Refleksi dari peristiwa ini mengajarkan bahwa pemimpin yang kuat bukanlah pemimpin yang hanya keras, tetapi yang mampu menjaga keseimbangan antara ketegasan dan kebijaksanaan. Seorang pemimpin yang baik harus seperti seorang dirigen dalam orkestra besar: memahami kapan waktunya meninggikan nada, kapan harus melembutkan, dan kapan diam adalah pilihan terbaik.
Lebih jauh, peristiwa 212 menunjukkan betapa komunikasi yang buruk dapat menghancurkan reputasi sebaik apa pun. Ahok adalah seorang pekerja keras, tapi cara komunikasinya menjadi penghalang terbesar. “Bacot ember” itu membuat banyak orang lupa pada capaian-capaian positifnya sebagai gubernur pengganti Joko Widodo. Di sisi lain, Anies, dengan gaya komunikasi yang cenderung halus dan diplomatis, berhasil merangkul banyak pihak dan menciptakan narasi positif.
Kini, 212 bukan hanya soal demo. Nama ini diabadikan dalam berbagai bisnis, dari kafe, minimarket, hingga label produk. Tapi, seperti banyak orang tahu, bisnis dan demonstrasi adalah dua dunia yang berbeda. Mengelola bisnis butuh strategi, sementara demo 212 lahir dari dorongan emosional kolektif yang luar biasa. Tidak semua "brand" mampu meniru semangat yang sama.

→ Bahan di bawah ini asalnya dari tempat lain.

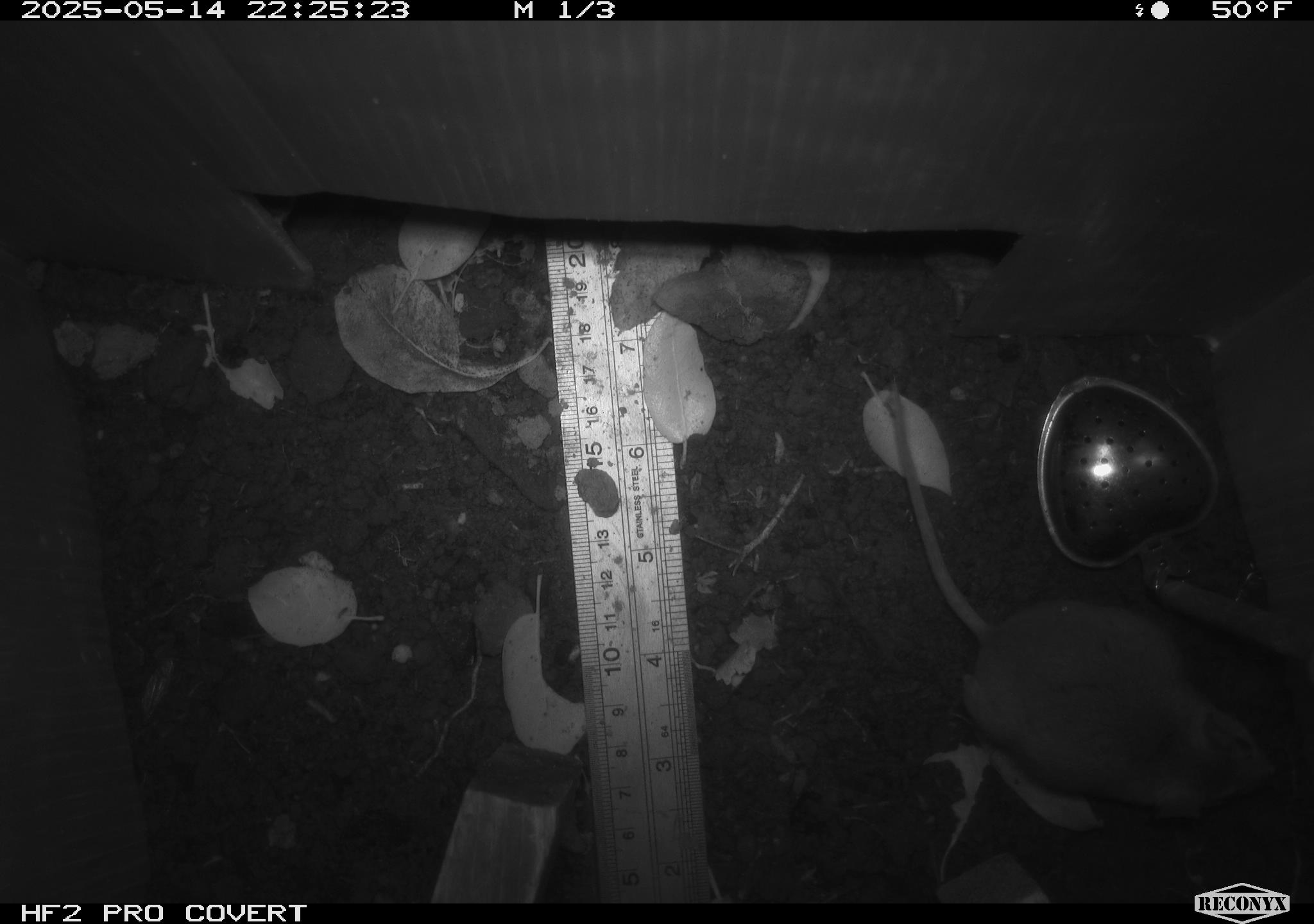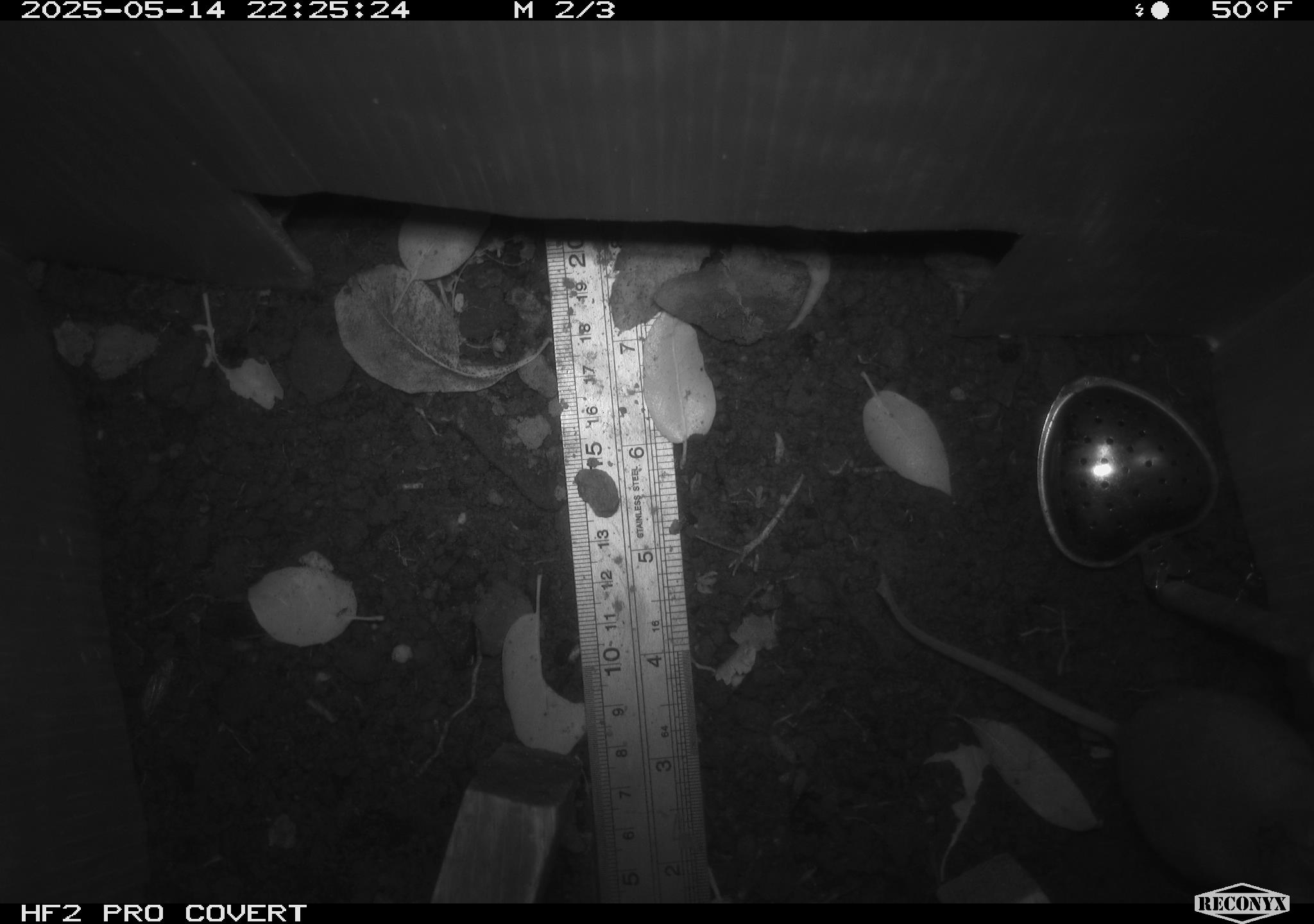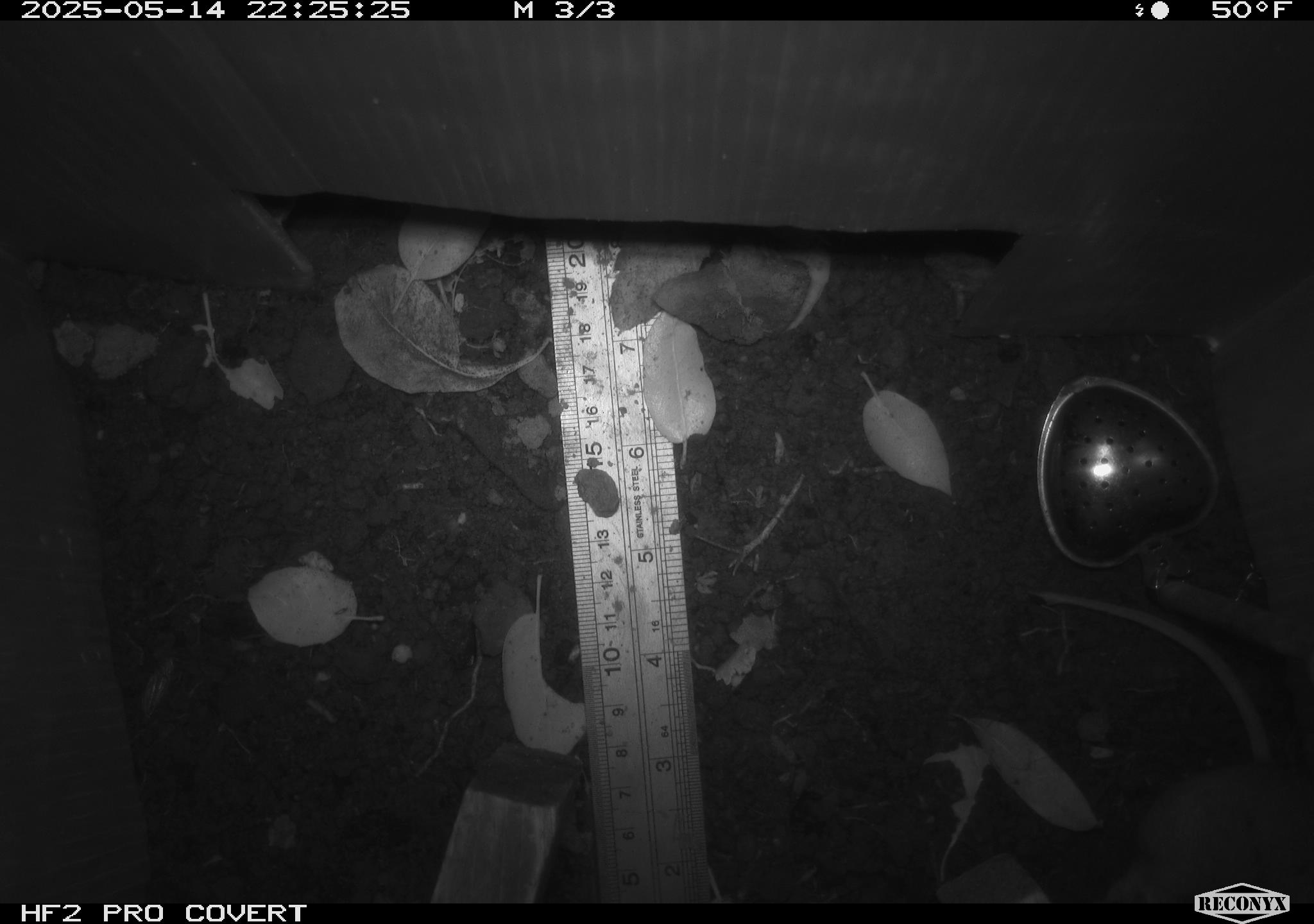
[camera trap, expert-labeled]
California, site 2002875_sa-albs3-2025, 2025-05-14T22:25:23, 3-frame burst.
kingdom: Animalia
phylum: Chordata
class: Mammalia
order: Rodentia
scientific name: Rodentia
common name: mouse species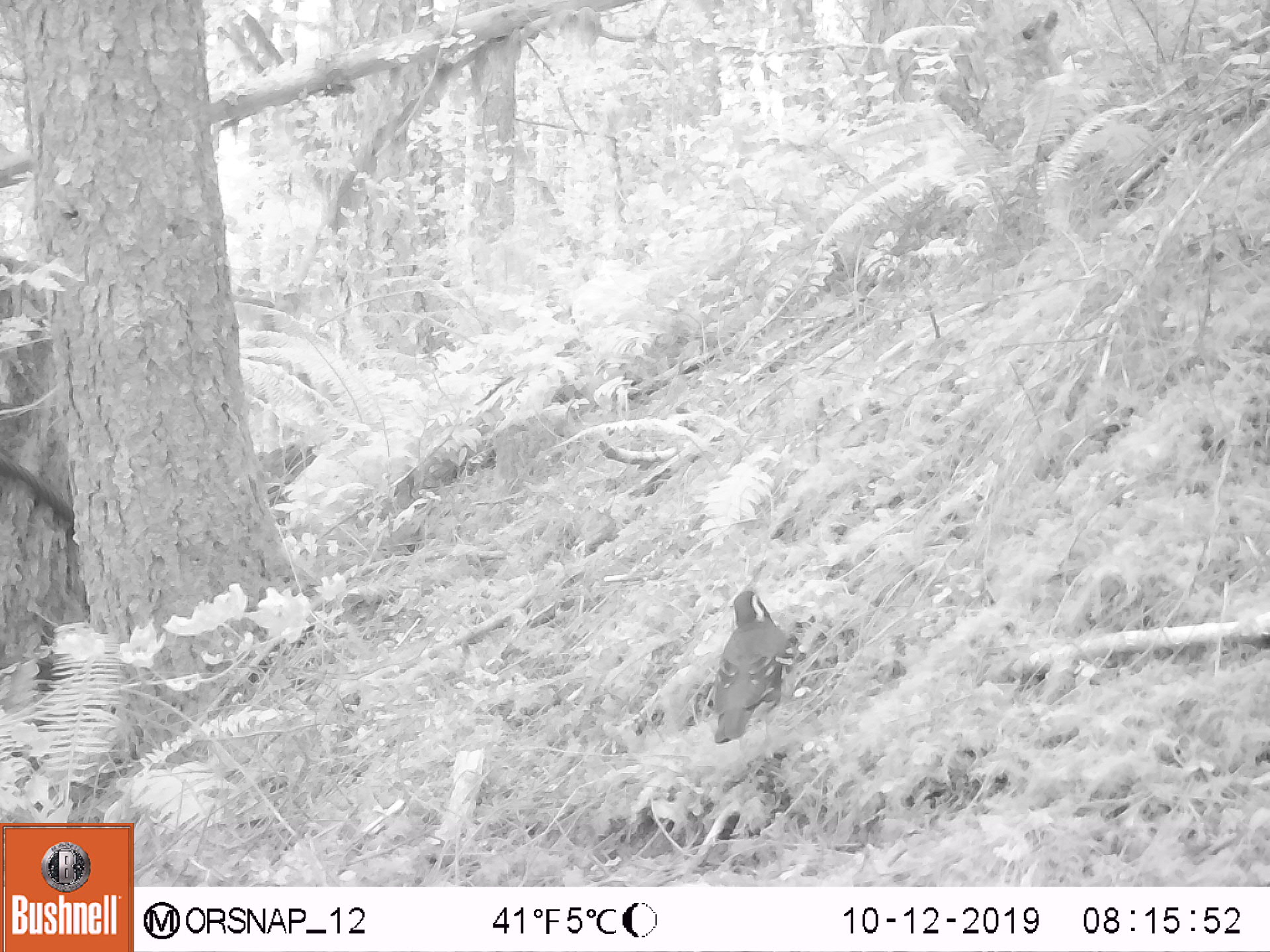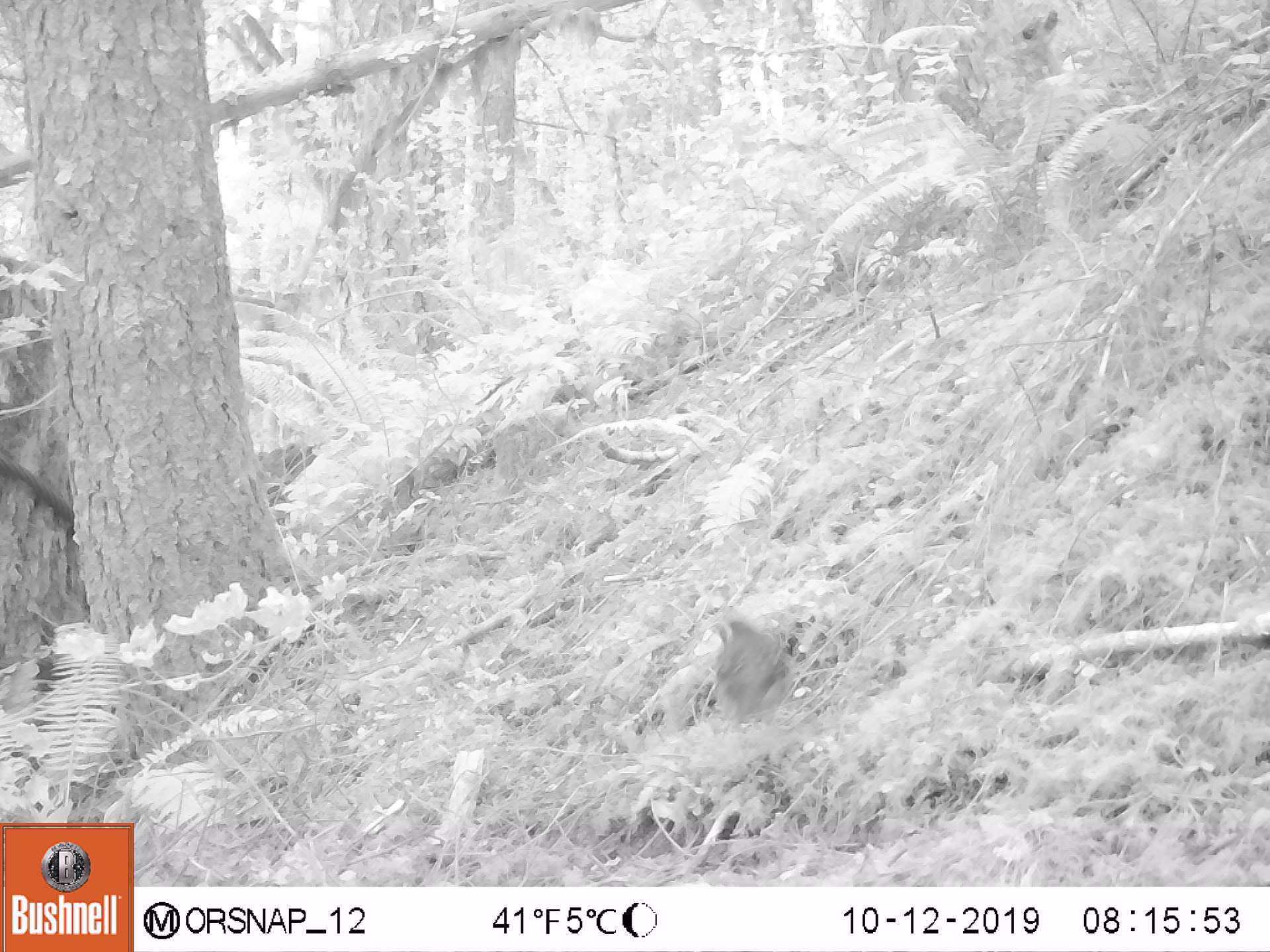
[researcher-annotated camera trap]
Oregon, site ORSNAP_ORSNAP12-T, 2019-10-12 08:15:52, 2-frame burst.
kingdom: Animalia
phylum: Chordata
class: Aves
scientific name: Aves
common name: bird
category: other bird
Other bird (bird) (Aves).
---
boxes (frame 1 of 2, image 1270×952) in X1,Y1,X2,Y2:
other bird: 697,574,814,756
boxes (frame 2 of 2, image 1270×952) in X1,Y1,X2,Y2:
other bird: 704,603,822,748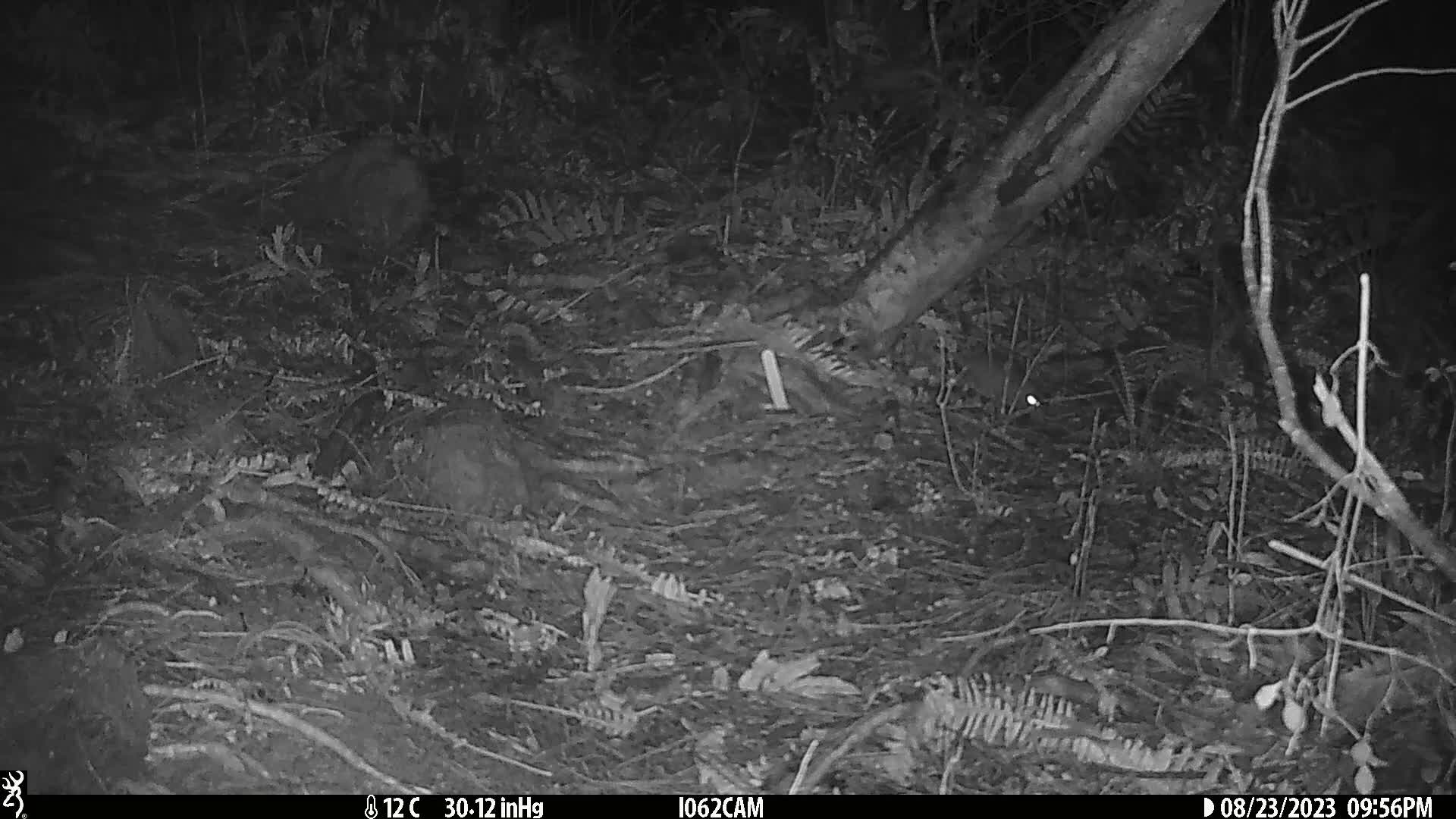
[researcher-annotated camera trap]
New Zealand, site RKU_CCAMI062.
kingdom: Animalia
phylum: Chordata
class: Mammalia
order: Rodentia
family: Muridae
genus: Rattus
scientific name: Rattus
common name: rat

Namun, satu hal yang jelas: 212 adalah monumen peringatan bahwa pemimpin harus mampu menjaga tutur kata. Demokrasi Indonesia tidak butuh gladiator dengan pedang tajam, melainkan pemimpin yang mampu mengayomi dengan hati yang lapang dan pikiran yang bijak. Di era digital ini, di mana kata-kata bisa menjadi senjata paling mematikan, pelajaran ini semakin relevan. Sebab, seperti kata orang Jakarta, “Kita harus bisa menjaga bacot.”